Conta uma lenda medieval que no país que hoje conhecemos como Áustria, a família Burkhard – composta de um homem, uma mulher, e um menino - costumavam animar as feiras de natal recitando poesias, cantando baladas de antigos trovadores, e fazendo malabarismos para divertir as pessoas. Evidente que nunca sobrava dinheiro para comprar presentes, mas o homem sempre dizia a seu filho:
- Você sabe por que a sacola de Papai Noel não se esvazia nunca, embora haja tantas crianças neste mundo? Porque embora ela esteja cheia de brinquedos, às vezes existem coisas mais importantes para serem entregues, os chamados “presentes invisíveis”. Em um lar dividido, ele procura trazer harmonia e paz na noite mais santa da cristandade. Onde falta amor, ele deposita uma semente de fé no coração das crianças. Onde o futuro parece negro e incerto, ele traz esperança. No nosso caso, quando Papai Noel vem nos visitar, no dia seguinte estamos todos contentes de continuarmos vivos e fazendo nosso trabalho, que é de alegrar as pessoas. Jamais esqueça isso.
O tempo passou, o menino transformou-se em rapaz, e certo dia a família passou diante da imponente abadia de Melk, que acabara de ser construída.
- Meu pai, lembra-se que há muitos anos você me contou a história de Papai Noel e seus presentes invisíveis? Penso que certa vez recebi um destes presentes: a vocação de tornar-me padre. Embora precisassem muito da companhia do filho, a família entendeu e respeitou o desejo do filho. Bateram na porta do convento, foram acolhidos com generosidade e amor pelos monges, que aceitaram o jovem Buckhard como noviço.
Chegou a véspera do natal.
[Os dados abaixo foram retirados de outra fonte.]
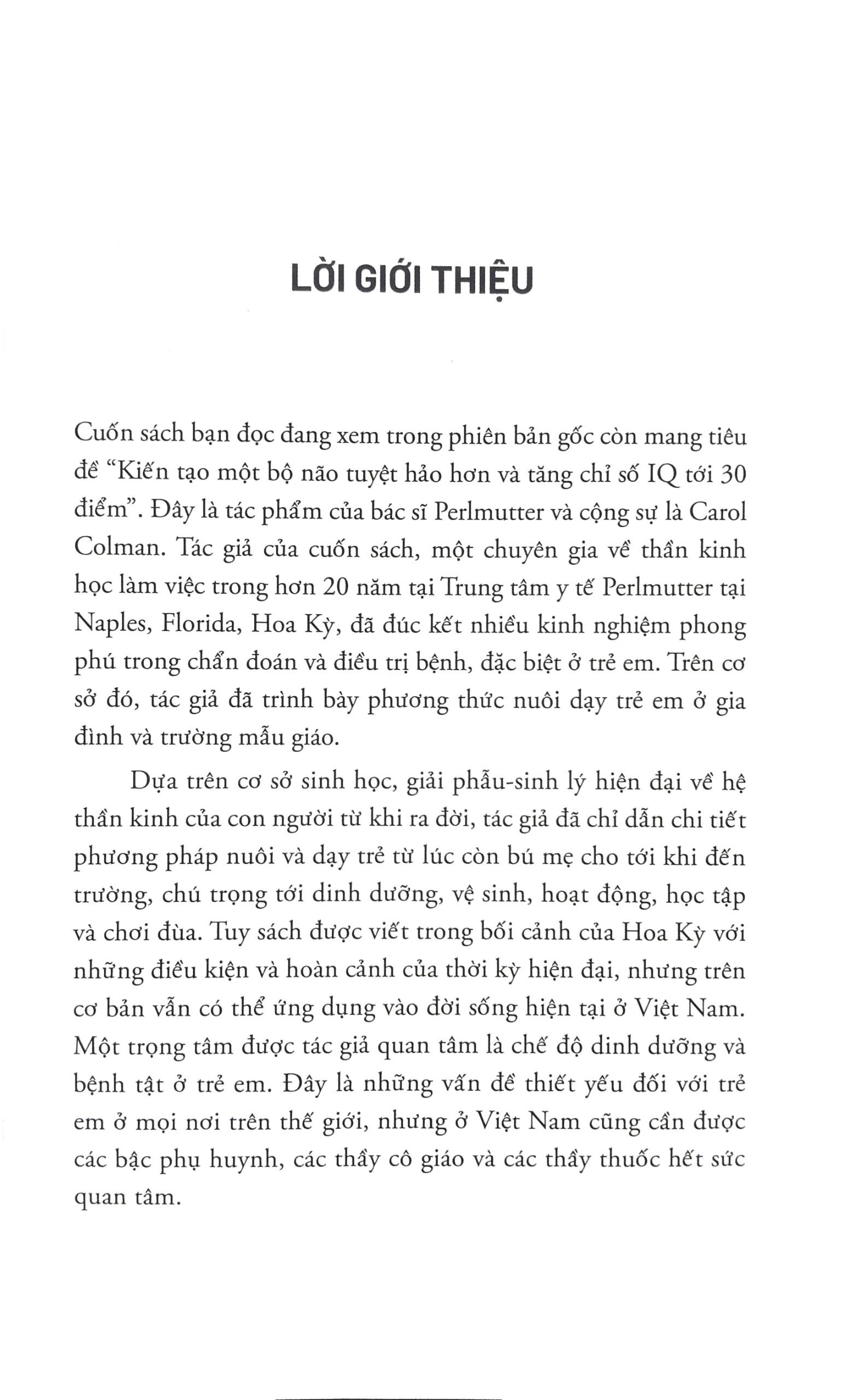 LỜI GIỚI THIỆU

Cuốn sách bạn đọc đang xem trong phiên bản gốc còn mang tiêu đề “Kiến tạo một bộ não tuyệt hảo hơn và tăng chỉ số IQ tới 30 điểm”. Đây là tác phẩm của bác sĩ Perlmutter và cộng sự là Carol Colman. Tác giả của cuốn sách, một chuyên gia về thần kinh học làm việc trong hơn 20 năm tại Trung tâm y tế Perlmutter tại Naples, Florida, Hoa Kỳ, đã đúc kết nhiều kinh nghiệm phong phú trong chẩn đoán và điều trị bệnh, đặc biệt ở trẻ em. Trên cơ sở đó, tác giả đã trình bày phương thức nuôi dạy trẻ em ở gia đình và trường mẫu giáo.

Dựa trên cơ sở sinh học, giải phẫu-sinh lý hiện đại về hệ thần kinh của con người từ khi ra đời, tác giả đã chỉ dẫn chi tiết phương pháp nuôi và dạy trẻ từ lúc còn bú mẹ cho tới khi đến trường, chú trọng tới dinh dưỡng, vệ sinh, hoạt động, học tập và chơi đùa. Tuy sách được viết trong bối cảnh của Hoa Kỳ với những điều kiện và hoàn cảnh của thời kỳ hiện đại, nhưng trên cơ bản vẫn có thể ứng dụng vào đời sống hiện tại ở Việt Nam. Một trọng tâm được tác giả quan tâm là chế độ dinh dưỡng và bệnh tật ở trẻ em. Đây là những vấn đề thiết yếu đối với trẻ em ở mọi nơi trên thế giới, nhưng ở Việt Nam cũng cần được các bậc phụ huynh, các thầy cô giáo và các thầy thuốc hết sức quan tâm.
E justamente naquele dia, um milagre especial aconteceu em Melk: Nossa Senhora, levando o menino Jesus nos braços, resolveu descer à Terra para visitar o mosteiro.
Orgulhosos, todos os padres fizeram uma grande fila, e cada um postava-se diante da Vigem, procurando homenagear a Mãe e o Filho. Um deles mostrou as lindas pinturas que decoravam o local, outro levou um exemplar de uma Bíblia que havia demorado cem anos para ser manuscrita e ilustrada, um terceiro disse o nome de todos os santos.
No último lugar da fila o jovem Buckhard aguardava ansioso. Seus pais eram pessoas simples, e tudo que lhe haviam ensinado era atirar bolas para cima e fazer alguns malabarismos.
Quando chegou sua vez, os outros padres quiseram encerrar as homenagens, porque o antigo malabarista não tinha nada de importante para dizer, e podia desmoralizar a imagem do convento. Entretanto, no fundo do seu coração, também ele sentia uma imensa necessidade de dar alguma coisa de si para Jesus e a Virgem.
Envergonhado, sentindo o olhar reprovador dos seus irmãos, ele tirou algumas laranjas do bolso e começou a jogá-las para cima e segurá-las com as mãos, criando um belo círculo no ar, igual ao que costumava fazer quando ele e sua família caminhavam pelas feiras da região.
Foi só neste instante que o Menino Jesus começou a bater palmas de alegria no colo de Nossa Senhora. E foi para ele que a Virgem estendeu os braços, deixando que segurasse um pouco a criança, que não parava de sorrir.